The speed of electromagnetic waves in a medium is given by the formula:

$$v = \frac{1}{\sqrt{\mu \varepsilon}}$$

where $\mu$ and $\varepsilon$ are the absolute permeability and absolute permittivity of the medium, respectively.

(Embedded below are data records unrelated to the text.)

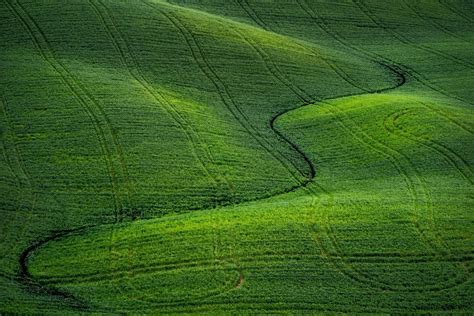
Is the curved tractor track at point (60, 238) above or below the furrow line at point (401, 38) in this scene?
below

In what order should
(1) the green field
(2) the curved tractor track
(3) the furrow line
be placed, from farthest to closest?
1. (3) the furrow line
2. (1) the green field
3. (2) the curved tractor track

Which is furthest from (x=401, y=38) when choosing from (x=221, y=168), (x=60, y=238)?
(x=60, y=238)

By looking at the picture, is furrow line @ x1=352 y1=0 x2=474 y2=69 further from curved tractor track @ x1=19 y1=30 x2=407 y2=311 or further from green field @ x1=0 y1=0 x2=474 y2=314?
curved tractor track @ x1=19 y1=30 x2=407 y2=311

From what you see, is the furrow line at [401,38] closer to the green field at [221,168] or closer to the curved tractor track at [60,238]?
the green field at [221,168]

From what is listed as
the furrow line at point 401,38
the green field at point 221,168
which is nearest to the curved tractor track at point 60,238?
the green field at point 221,168

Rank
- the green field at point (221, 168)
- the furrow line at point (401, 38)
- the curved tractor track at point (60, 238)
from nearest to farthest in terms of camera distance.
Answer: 1. the curved tractor track at point (60, 238)
2. the green field at point (221, 168)
3. the furrow line at point (401, 38)

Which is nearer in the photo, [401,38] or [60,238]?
[60,238]

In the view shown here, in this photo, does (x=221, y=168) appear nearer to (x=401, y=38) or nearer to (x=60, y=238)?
(x=60, y=238)

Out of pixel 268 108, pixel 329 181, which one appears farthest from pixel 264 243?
pixel 268 108

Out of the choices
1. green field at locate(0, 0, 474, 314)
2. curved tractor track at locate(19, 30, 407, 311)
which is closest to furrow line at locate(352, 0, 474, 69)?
green field at locate(0, 0, 474, 314)
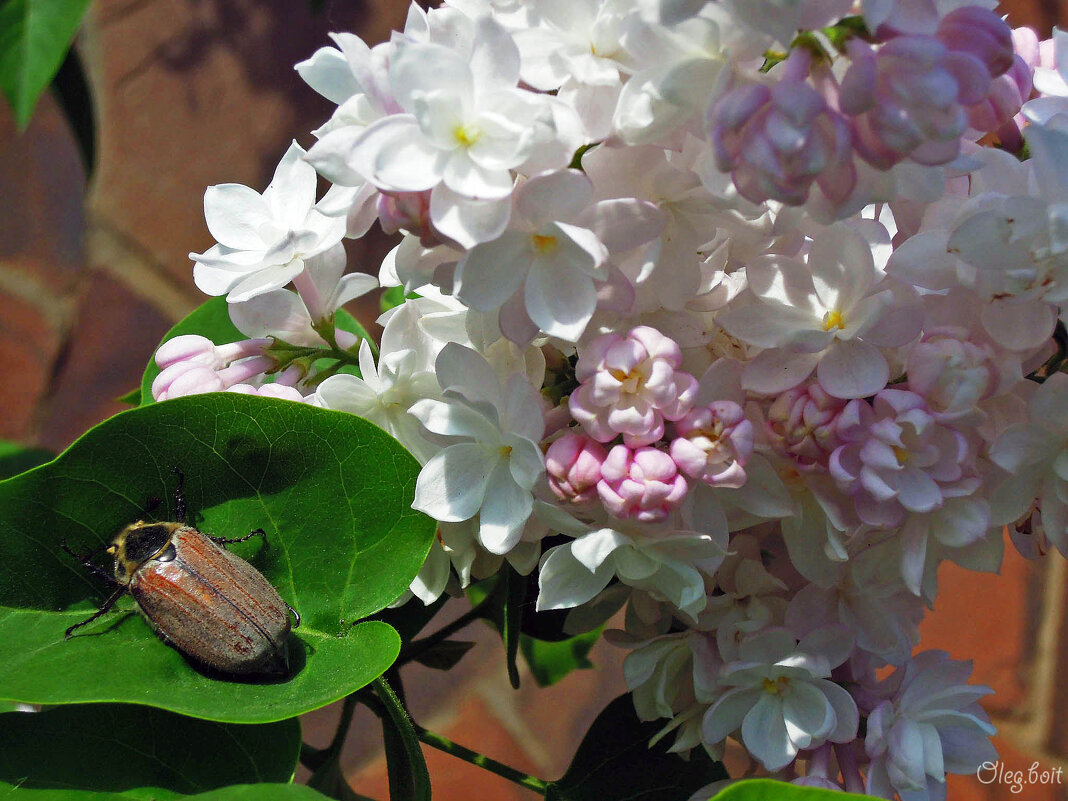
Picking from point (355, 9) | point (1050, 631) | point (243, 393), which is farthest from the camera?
point (355, 9)

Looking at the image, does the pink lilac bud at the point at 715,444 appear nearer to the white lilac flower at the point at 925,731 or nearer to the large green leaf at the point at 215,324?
the white lilac flower at the point at 925,731

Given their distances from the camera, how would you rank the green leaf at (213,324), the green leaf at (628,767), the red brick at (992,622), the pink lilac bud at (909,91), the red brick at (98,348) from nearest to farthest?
1. the pink lilac bud at (909,91)
2. the green leaf at (628,767)
3. the green leaf at (213,324)
4. the red brick at (992,622)
5. the red brick at (98,348)


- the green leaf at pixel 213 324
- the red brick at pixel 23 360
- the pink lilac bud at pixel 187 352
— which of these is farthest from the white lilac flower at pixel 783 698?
the red brick at pixel 23 360

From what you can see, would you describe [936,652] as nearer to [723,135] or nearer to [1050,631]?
[723,135]

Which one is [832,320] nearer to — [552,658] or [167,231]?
[552,658]

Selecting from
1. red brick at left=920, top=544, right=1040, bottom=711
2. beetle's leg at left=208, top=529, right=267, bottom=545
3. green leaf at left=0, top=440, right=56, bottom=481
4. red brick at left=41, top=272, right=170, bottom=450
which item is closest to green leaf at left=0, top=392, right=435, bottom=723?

Given that $\mu = \mu_0 \mu_r$ and $\varepsilon = \varepsilon_0 \varepsilon_r$, we can rewrite the above equation as :

$$v = \frac{1}{\sqrt{\mu_0 \mu_r \varepsilon_0 \varepsilon_r}}$$

which simplifies to :

$$v = \frac{1}{\sqrt{\mu_0 \varepsilon_0}} \times \frac{1}{\sqrt{\mu_r \varepsilon_r}}$$

Substituting $c$ for $\frac{1}{\sqrt{\mu_0 \varepsilon_0}}$ (the speed of light in a vacuum), we get:

$$v = \frac{c}{\sqrt{\mu_r \varepsilon_r}}$$

We can rearrange this equation to solve for $\varepsilon_r$ :

$$\varepsilon_r = \frac{c^2}{v^2 \mu_r} = \frac{(3 \times 10^8 m/s)^2}{(2 \times 10^8 m/s)^2 \times 1} = 2.25$$

So, the relative permittivity of the medium is 2.25.